Icelandic Roots Book Club Selection For March 2026
- Heather Goodman Lytwyn

- 2 hours ago
- 3 min read
Note: The Icelandic Roots Book Club is open to all members at Icelandic Roots. To learn more about membership levels, visit our membership page.
The Icelandic Roots Book Club for Thursday, March 5th, will feature A Necessary Distance: Confessions of a Scriptwriter’s Daughter with author Julie Salverson.

We can all relate to the excitement, and possible trepidation, of discovering a letter or journal written by family members long after they have departed this mortal coil. What might we find out?
In 2014, nine years after her father, George Salverson, Jr.'s death, Julie got up the nerve to open boxes she expected to contain samples of her father’s radio and television scripts. Instead, she discovered seven handwritten notebooks he kept during his three-month filming trip in 1963.
The purpose of the documentary was to support the Freedom from Hunger Campaign. It was shot in over fifteen countries, including Japan, Kenya, Indonesia, India, and Brazil. However, these notebooks were not drafts for the scripts, but personal reflections on what George felt during this extraordinary experience.
He had thrown away most of over one thousand radio and television scripts he'd written during his career; why had he saved these? Was he hoping Julie would read them? This was the beginning of research and reflection about both of their lives. The result was this amazing book, which Allan Stratton so eloquently praised on the book cover as “an absorbing, multilayered read and a wryly amusing excavation of family and cultural assumptions, past and present.”
Reading Julie’s book is like reading a letter from a close friend.

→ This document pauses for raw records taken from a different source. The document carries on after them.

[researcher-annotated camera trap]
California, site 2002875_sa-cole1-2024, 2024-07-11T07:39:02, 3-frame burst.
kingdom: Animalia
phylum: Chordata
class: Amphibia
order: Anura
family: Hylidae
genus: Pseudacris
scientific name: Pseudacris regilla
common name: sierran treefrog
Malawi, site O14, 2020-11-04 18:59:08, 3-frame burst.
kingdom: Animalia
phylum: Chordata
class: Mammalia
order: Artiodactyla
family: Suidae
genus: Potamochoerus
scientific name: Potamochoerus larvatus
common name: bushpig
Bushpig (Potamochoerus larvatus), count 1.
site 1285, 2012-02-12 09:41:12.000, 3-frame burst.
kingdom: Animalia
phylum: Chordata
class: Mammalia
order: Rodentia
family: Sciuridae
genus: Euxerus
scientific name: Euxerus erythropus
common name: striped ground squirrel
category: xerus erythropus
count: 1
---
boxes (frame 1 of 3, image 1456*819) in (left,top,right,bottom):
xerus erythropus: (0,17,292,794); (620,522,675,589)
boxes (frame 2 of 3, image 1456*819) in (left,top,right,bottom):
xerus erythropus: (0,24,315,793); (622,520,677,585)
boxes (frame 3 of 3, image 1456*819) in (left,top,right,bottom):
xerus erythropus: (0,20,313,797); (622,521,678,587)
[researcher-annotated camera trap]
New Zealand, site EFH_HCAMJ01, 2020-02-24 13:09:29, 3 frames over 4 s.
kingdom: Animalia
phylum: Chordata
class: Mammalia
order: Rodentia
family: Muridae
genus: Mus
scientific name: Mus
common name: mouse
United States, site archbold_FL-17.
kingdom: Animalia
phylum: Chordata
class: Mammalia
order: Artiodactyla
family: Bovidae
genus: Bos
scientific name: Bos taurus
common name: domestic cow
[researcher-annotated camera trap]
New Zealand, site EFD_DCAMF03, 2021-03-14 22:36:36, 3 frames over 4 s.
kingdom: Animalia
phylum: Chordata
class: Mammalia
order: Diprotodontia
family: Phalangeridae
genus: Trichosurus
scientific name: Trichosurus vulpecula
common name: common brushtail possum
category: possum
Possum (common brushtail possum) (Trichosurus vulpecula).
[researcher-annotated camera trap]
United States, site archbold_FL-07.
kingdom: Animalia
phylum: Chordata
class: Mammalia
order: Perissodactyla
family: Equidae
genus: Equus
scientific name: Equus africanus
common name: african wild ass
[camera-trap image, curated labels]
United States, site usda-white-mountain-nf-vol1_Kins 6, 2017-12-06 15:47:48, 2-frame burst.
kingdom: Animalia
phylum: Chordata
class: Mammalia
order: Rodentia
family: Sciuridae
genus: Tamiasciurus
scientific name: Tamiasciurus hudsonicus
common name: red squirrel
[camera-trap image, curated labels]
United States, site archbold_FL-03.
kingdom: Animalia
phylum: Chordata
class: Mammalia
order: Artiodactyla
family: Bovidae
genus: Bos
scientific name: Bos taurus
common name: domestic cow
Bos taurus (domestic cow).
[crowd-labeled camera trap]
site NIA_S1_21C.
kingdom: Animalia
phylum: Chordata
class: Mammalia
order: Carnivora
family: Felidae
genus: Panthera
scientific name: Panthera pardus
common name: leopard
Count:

The book has skillfully done what so many of us would like to do – bring to life the story of even one of our ancestors. In this case, Julie has eloquently written about her father, George Salverson, Jr. She skillfully weaves her own life into the narrative as she reflects upon her father’s career as an award-winning radio and documentary writer.

What I found particularly engaging is that her structure is not linear and chronological, but moves around in time, from the past to the present. There are even times that we learn something about George’s mother, which connects with Confessions of an Immigrant’s Daughter. Isn't it always more interesting to get to know someone in bits and pieces as we put the parts together? Rather than having someone sit down beside us at a curling rink, and tell us events in the exact order that occurred, without reflection or contemplation?
If you have not yet purchased Julie’s book, please note that there is a code for a discount, if you order directly from the publisher: Wolsak & Wynn Publishers Ltd. https://www.wolsakandwynn.ca/authors-all/julie-salverson. The code is NECESSARY25. I have not heard of this before, but Julie shared this tip with us.
The company has confirmed that in order for it to reach even the most rural addresses in time for our March book club, you’d need to order it by February 18. However, it would not be the first time that book club members read our book after our meeting!
Julie Salverson is a professor, nonfiction writer, playwright, editor, scholar and theatre animator. She is currently working on the libretto for a musical work that will premiere with the Iceland Symphony Orchestra in Reykjavik in May 2027. The work has been commissioned by Canadian soprano and conductor Barbara Hannigan to conclude her first season as Chief Conductor and Artistic Director of the Iceland Symphony Orchestra. Icelandic composer Hugi Gundmundsson is creating the music to accompany the libretto.
I hope Icelandic Roots members will be able to join us on Thursday, March 5th at 7 pm CST to share our observations and questions with Julie on Zoom for the Icelandic Roots Book Club. The link to the gathering will be sent by email the day before.